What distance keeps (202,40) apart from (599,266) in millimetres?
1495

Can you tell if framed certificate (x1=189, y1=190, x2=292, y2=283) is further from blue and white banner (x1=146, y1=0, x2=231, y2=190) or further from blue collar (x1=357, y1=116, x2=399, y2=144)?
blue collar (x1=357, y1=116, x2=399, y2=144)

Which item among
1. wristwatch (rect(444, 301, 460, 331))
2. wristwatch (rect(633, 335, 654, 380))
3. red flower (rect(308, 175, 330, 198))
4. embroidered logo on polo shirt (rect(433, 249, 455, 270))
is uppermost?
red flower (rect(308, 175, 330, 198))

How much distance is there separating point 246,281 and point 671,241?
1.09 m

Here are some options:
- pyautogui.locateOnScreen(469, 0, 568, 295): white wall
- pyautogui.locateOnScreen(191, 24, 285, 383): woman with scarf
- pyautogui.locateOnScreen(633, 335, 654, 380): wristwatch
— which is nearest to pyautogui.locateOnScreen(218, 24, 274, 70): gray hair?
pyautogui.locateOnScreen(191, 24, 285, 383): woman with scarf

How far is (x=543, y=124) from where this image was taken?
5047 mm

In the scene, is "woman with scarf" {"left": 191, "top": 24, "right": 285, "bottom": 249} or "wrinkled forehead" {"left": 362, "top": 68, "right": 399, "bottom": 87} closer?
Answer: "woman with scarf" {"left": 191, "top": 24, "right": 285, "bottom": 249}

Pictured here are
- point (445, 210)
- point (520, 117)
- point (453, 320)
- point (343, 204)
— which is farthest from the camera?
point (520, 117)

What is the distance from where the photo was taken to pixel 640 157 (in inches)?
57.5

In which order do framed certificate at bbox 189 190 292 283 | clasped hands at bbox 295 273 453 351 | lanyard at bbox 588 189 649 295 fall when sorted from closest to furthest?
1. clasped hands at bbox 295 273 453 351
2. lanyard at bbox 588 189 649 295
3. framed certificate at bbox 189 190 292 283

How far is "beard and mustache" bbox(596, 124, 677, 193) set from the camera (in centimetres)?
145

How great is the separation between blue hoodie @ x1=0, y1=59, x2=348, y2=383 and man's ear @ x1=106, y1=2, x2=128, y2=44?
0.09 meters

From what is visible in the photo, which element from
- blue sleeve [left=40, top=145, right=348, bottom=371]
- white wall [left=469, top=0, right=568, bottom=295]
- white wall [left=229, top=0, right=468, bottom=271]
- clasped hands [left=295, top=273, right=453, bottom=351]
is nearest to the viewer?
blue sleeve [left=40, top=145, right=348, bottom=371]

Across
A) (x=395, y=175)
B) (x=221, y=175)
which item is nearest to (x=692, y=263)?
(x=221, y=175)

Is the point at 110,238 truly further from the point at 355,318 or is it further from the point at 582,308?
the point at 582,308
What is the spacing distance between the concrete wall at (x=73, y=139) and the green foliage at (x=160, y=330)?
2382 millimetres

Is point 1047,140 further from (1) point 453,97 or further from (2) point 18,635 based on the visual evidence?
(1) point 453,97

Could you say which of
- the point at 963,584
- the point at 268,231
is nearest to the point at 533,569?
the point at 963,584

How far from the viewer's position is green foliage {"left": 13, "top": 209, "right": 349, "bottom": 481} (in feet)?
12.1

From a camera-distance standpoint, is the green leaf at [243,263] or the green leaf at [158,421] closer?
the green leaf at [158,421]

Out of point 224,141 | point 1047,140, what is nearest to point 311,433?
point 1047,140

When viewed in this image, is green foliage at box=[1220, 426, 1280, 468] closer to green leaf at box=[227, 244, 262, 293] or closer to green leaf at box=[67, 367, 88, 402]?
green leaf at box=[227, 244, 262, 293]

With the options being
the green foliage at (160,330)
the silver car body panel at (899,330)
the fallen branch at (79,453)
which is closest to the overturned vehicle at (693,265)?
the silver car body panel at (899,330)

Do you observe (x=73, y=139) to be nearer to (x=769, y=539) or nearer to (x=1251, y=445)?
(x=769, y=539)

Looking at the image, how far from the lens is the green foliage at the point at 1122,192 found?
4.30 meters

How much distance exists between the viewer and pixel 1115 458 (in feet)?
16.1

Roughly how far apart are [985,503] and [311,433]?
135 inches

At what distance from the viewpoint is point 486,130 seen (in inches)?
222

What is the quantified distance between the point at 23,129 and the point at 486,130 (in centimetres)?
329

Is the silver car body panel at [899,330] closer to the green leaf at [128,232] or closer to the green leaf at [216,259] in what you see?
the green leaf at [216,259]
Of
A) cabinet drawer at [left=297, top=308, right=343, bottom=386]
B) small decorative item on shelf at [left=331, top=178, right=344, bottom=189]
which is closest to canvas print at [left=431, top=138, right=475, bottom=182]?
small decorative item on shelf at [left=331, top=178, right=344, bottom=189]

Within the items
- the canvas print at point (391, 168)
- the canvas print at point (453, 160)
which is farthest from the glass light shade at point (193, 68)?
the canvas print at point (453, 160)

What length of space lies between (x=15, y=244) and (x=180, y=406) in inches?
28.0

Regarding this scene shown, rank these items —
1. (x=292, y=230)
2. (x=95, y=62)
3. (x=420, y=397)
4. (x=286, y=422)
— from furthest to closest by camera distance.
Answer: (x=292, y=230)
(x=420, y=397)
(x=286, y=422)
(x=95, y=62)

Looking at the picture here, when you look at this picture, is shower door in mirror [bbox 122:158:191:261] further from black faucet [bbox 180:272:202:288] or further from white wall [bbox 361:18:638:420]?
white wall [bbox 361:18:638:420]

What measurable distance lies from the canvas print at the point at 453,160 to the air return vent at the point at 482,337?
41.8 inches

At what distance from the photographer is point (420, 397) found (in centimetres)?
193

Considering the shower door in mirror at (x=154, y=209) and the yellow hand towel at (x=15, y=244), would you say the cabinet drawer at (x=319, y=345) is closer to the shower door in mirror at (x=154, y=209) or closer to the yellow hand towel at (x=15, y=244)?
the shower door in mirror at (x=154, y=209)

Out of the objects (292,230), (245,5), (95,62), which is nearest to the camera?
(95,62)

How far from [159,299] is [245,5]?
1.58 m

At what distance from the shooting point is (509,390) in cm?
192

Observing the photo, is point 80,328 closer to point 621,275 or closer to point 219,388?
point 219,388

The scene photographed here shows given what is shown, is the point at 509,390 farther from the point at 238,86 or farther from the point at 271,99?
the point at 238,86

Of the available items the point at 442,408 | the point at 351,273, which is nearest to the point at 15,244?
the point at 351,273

____________

Problem to work on: Copy out all of the data above word for word, from the first line to the last.

Full solution:
What distance keeps (202,40) apart from (599,266) in millimetres?
1495

Can you tell if framed certificate (x1=189, y1=190, x2=292, y2=283) is further from blue and white banner (x1=146, y1=0, x2=231, y2=190) or further from blue collar (x1=357, y1=116, x2=399, y2=144)?
blue collar (x1=357, y1=116, x2=399, y2=144)

Which item among
1. wristwatch (rect(444, 301, 460, 331))
2. wristwatch (rect(633, 335, 654, 380))
3. red flower (rect(308, 175, 330, 198))
4. embroidered logo on polo shirt (rect(433, 249, 455, 270))
is uppermost?
red flower (rect(308, 175, 330, 198))

How much distance is there separating point 246,281 and point 671,241?
1.09 m

Here are some options:
- pyautogui.locateOnScreen(469, 0, 568, 295): white wall
- pyautogui.locateOnScreen(191, 24, 285, 383): woman with scarf
- pyautogui.locateOnScreen(633, 335, 654, 380): wristwatch
— which is nearest to pyautogui.locateOnScreen(218, 24, 274, 70): gray hair?
pyautogui.locateOnScreen(191, 24, 285, 383): woman with scarf

How far is (x=543, y=124) from where this image was taken?
5047 mm

In the scene, is "woman with scarf" {"left": 191, "top": 24, "right": 285, "bottom": 249} or "wrinkled forehead" {"left": 362, "top": 68, "right": 399, "bottom": 87} closer?
Answer: "woman with scarf" {"left": 191, "top": 24, "right": 285, "bottom": 249}

Pictured here are
- point (445, 210)
- point (520, 117)
- point (453, 320)
- point (343, 204)
— which is farthest from the camera?
point (520, 117)

What is the distance from where the photo was taken to pixel 640 157 (in inches)?
57.5

In which order do framed certificate at bbox 189 190 292 283 | clasped hands at bbox 295 273 453 351 | lanyard at bbox 588 189 649 295 fall when sorted from closest to furthest?
1. clasped hands at bbox 295 273 453 351
2. lanyard at bbox 588 189 649 295
3. framed certificate at bbox 189 190 292 283

How far is "beard and mustache" bbox(596, 124, 677, 193) set from the camera (in centimetres)?
145

How great is the separation between blue hoodie @ x1=0, y1=59, x2=348, y2=383 and man's ear @ x1=106, y1=2, x2=128, y2=44?
0.09 meters

From what is visible in the photo, which element from
- blue sleeve [left=40, top=145, right=348, bottom=371]
- white wall [left=469, top=0, right=568, bottom=295]
- white wall [left=229, top=0, right=468, bottom=271]
- clasped hands [left=295, top=273, right=453, bottom=351]
is nearest to the viewer?
blue sleeve [left=40, top=145, right=348, bottom=371]

Across
A) (x=395, y=175)
B) (x=221, y=175)
which item is nearest to (x=692, y=263)?
(x=221, y=175)

Is the point at 110,238 truly further from the point at 355,318 or is it further from the point at 582,308?
the point at 582,308
What is the spacing distance between the concrete wall at (x=73, y=139) and the green foliage at (x=160, y=330)?
2382 millimetres

Is point 1047,140 further from (1) point 453,97 or further from (2) point 18,635 based on the visual evidence?
(1) point 453,97

Could you say which of
- the point at 963,584
- the point at 268,231
is nearest to the point at 533,569?
the point at 963,584

How far from the viewer's position is green foliage {"left": 13, "top": 209, "right": 349, "bottom": 481} (in feet)?
12.1

From a camera-distance standpoint, is the green leaf at [243,263] or the green leaf at [158,421] closer?
the green leaf at [158,421]

Out of point 224,141 | point 1047,140, what is nearest to point 311,433?
point 1047,140

When viewed in this image, is green foliage at box=[1220, 426, 1280, 468] closer to green leaf at box=[227, 244, 262, 293] or closer to green leaf at box=[67, 367, 88, 402]?
green leaf at box=[227, 244, 262, 293]

With the options being
the green foliage at (160,330)
the silver car body panel at (899,330)
the fallen branch at (79,453)
which is closest to the overturned vehicle at (693,265)?
the silver car body panel at (899,330)

Do you observe (x=73, y=139) to be nearer to (x=769, y=539) or nearer to (x=1251, y=445)?
(x=769, y=539)

Looking at the image, how far from the lens is the green foliage at the point at 1122,192 found?
4.30 meters

How much distance exists between the viewer and pixel 1115 458 (in feet)?
16.1

Roughly how far apart are [985,503] and [311,433]?
135 inches

At what distance from the viewpoint is point 486,130 seen (in inches)?
222

What is the quantified distance between the point at 23,129 and the point at 486,130 (in centimetres)?
329

Is the silver car body panel at [899,330] closer to the green leaf at [128,232] or closer to the green leaf at [216,259] in what you see?
the green leaf at [216,259]
Of
A) cabinet drawer at [left=297, top=308, right=343, bottom=386]
B) small decorative item on shelf at [left=331, top=178, right=344, bottom=189]
which is closest to canvas print at [left=431, top=138, right=475, bottom=182]?
small decorative item on shelf at [left=331, top=178, right=344, bottom=189]

Within the items
- the canvas print at point (391, 168)
- the canvas print at point (453, 160)
which is farthest from the glass light shade at point (193, 68)?
the canvas print at point (453, 160)

What length of space lies between (x=15, y=244) and (x=180, y=406) in inches?
28.0

Regarding this scene shown, rank these items —
1. (x=292, y=230)
2. (x=95, y=62)
3. (x=420, y=397)
4. (x=286, y=422)
— from furthest to closest by camera distance.
Answer: (x=292, y=230)
(x=420, y=397)
(x=286, y=422)
(x=95, y=62)

Looking at the picture here, when you look at this picture, is shower door in mirror [bbox 122:158:191:261] further from black faucet [bbox 180:272:202:288] or further from white wall [bbox 361:18:638:420]?
white wall [bbox 361:18:638:420]

What measurable distance lies from the canvas print at the point at 453,160 to the air return vent at the point at 482,337?
41.8 inches

At what distance from the photographer is point (420, 397) found (in centimetres)?
193

Considering the shower door in mirror at (x=154, y=209) and the yellow hand towel at (x=15, y=244), would you say the cabinet drawer at (x=319, y=345) is closer to the shower door in mirror at (x=154, y=209) or closer to the yellow hand towel at (x=15, y=244)?
the shower door in mirror at (x=154, y=209)

Out of the objects (292,230), (245,5), (95,62), which is nearest to the camera?
(95,62)

How far from [159,299] is [245,5]?
1.58 m

At what distance from the shooting point is (509,390) in cm?
192

Observing the photo, is point 80,328 closer to point 621,275 or closer to point 219,388?
point 219,388

The scene photographed here shows given what is shown, is the point at 509,390 farther from the point at 238,86 or farther from the point at 271,99?
the point at 238,86

Of the available items the point at 442,408 | the point at 351,273, which is nearest to the point at 15,244?
the point at 351,273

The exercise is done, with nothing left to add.